LOUISVILLE, Ky. — Class is in session on Tuesday for the latest batch of Anchorage Middletown Fire & EMS recruits. At a home slated for demolition, they learned breaching techniques — shattering glass, sawing off the security bars, sledgehammering the brick down to the foundation. Making a door out of a window, as one instructor put it.
"After the fire's out, you're pulling ceilings to make sure there's no rekindle," green hat recruit Cameron Croney explained, who is covered in insulation after learning the on-the-job lesson and had just used a hook saw to pull down the vacant home's ceiling.
It's a dream job for Croney, who is 18 years old and fresh out of high school.
"I got the physical ability; I got most of what I needed to actually apply in high school, I did the interview in high school," he said.
So did Brandon Smith, who saw the lesson on ventilating a home during a fire from above and packing up the chainsaw to cut through the roof.

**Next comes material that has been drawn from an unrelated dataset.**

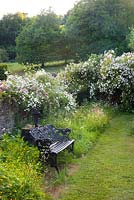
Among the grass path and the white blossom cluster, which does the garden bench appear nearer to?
the grass path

Months after graduation, he's grateful for the teacher who got him here, Dan Shirley.
"At Fairdale, he gave me the basics of what you should expect and from there, I'm just learning here with these instructors who're telling me how to become better," Smith said.
Over at the school's practice building, making mistakes is part of the learning process. Teaching the fire science program, Shirley knows firefighting takes a broad skillset.
"Because, as a firefighter, when I came up through, you had to know how to do a little bit of everything; I teach them how to build, how to change a tire, how to check the oil on a car," he said. "Putting your hands on it, and physically doing it, I just think that's the best way to learn it."
Even for students like Joshuah Mouser, the son of an assistant fire chief in Fairdale, the high school academy helped him pick his path.
"I've always been interested in it, but I really started getting interested when I came here freshman year," Mouser said.
For all three young men, it's a choice made knowing they can one day save lives.
"When people are having their worst day, they call upon you," Croney said.
Chief Kevin Tyler of Anchorage Middletown Fire and EMS said the fire science academies at Fairdale and Fern Creek High Schools set those would-be firefighters apart from other recruits.
"Look at what they offer in the trades. 'Cause the trades are a great way to make a great living," Tyler said of Jefferson County Public Schools.